Tekst:
#####

Restauratie schachtbok Zolder: historisch project in nieuw jasje

De skyline van Zolder wordt al decennialang gekenmerkt door de iconische mijnschachtbok die hoog boven de omringende mijnsite uittorent. Honderd jaar na oprichting krijgen de schachtbok en het bijhorende ontvangstgebouw eindelijk een nieuwe bestemming, maar met het volste respect voor het verleden. Houben-projectleider Jan Geebelen, Philip Baelus, architect-zaakvoerder bij restauratiepartner ARAT en Luc Nizet van CLVR architecten staan samen aan de aftrap en vertellen hoe zij dit historisch, maar tegelijkertijd onvoorspelbaar project beleven.

#####

Gegevens:
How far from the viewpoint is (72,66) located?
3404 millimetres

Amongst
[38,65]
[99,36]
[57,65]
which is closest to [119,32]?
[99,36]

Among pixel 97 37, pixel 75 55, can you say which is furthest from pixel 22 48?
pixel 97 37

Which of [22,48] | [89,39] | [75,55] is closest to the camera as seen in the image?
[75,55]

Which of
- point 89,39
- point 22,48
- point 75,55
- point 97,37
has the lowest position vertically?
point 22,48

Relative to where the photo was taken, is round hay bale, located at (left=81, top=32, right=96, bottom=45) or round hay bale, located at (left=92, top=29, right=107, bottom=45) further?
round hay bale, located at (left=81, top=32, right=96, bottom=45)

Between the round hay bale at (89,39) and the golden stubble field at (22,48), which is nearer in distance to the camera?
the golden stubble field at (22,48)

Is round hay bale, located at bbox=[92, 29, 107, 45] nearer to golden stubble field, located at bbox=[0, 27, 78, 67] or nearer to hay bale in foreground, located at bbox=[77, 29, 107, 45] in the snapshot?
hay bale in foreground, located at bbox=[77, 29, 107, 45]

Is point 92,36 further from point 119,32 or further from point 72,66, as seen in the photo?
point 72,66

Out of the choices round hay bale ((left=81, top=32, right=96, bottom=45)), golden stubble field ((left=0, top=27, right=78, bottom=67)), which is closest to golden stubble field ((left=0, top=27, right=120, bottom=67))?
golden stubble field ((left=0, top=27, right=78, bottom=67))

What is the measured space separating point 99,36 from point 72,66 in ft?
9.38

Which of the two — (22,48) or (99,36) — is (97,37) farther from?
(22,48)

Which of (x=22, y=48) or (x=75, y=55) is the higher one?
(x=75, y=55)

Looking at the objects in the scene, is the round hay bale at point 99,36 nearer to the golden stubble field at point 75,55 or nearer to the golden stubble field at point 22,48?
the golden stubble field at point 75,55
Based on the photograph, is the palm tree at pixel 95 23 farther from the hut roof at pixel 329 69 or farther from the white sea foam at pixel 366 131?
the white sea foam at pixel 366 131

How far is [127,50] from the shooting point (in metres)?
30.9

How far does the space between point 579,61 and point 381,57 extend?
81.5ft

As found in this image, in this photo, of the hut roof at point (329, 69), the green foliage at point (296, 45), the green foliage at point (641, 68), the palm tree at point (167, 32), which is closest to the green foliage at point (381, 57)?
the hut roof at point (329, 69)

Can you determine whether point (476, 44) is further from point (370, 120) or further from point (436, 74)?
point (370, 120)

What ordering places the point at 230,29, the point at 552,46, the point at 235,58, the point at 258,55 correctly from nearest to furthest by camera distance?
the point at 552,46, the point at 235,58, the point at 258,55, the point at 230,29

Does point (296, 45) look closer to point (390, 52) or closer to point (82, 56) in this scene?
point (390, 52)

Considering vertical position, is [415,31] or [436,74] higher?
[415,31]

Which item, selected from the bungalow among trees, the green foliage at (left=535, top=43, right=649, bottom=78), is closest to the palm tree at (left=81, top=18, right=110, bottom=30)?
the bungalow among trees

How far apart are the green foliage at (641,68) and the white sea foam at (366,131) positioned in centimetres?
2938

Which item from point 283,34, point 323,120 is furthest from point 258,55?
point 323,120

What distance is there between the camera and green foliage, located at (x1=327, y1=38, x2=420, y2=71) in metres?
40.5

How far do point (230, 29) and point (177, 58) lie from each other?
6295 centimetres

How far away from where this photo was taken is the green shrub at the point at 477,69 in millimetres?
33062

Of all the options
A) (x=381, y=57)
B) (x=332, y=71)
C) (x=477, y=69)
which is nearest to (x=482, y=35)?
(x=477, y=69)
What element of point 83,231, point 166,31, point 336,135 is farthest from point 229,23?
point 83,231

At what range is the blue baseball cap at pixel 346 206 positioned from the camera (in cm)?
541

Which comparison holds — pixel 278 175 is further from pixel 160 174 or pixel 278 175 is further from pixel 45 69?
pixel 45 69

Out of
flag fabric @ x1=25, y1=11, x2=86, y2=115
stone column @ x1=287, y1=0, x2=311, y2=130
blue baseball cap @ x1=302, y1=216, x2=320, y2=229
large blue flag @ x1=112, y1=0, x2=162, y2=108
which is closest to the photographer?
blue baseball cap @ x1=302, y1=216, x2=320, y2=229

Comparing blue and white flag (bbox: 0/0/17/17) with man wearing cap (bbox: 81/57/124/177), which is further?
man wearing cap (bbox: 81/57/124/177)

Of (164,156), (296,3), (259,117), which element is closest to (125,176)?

#####

Opdrachten:
1 > Beantwoord de volgende vragen over de tekst over de schachtbok van Zolder.
(a) Wat torent hoog boven de omringende mijnsite uit?
(b) Welke twee bouwwerken krijgen een nieuwe bestemming?
(c) Voor welk architectenbureau werkt Luc Nizet?
2 > Typ het gedeelte van de tekst over de schachtbok van Zolder tussen "Restauratie schachtbok Zolder: historisch" en "onvoorspelbaar project beleven.", beide inbegrepen, letterlijk over.
De gegevens zijn afkomstig uit een andere bron.

Antwoorden per opdracht:
1 >
(a) De iconische mijnschachtbok.
(b) De schachtbok en het bijhorende ontvangstgebouw.
(c) CLVR architecten.

2 >
Restauratie schachtbok Zolder: historisch project in nieuw jasje

De skyline van Zolder wordt al decennialang gekenmerkt door de iconische mijnschachtbok die hoog boven de omringende mijnsite uittorent. Honderd jaar na oprichting krijgen de schachtbok en het bijhorende ontvangstgebouw eindelijk een nieuwe bestemming, maar met het volste respect voor het verleden. Houben-projectleider Jan Geebelen, Philip Baelus, architect-zaakvoerder bij restauratiepartner ARAT en Luc Nizet van CLVR architecten staan samen aan de aftrap en vertellen hoe zij dit historisch, maar tegelijkertijd onvoorspelbaar project beleven.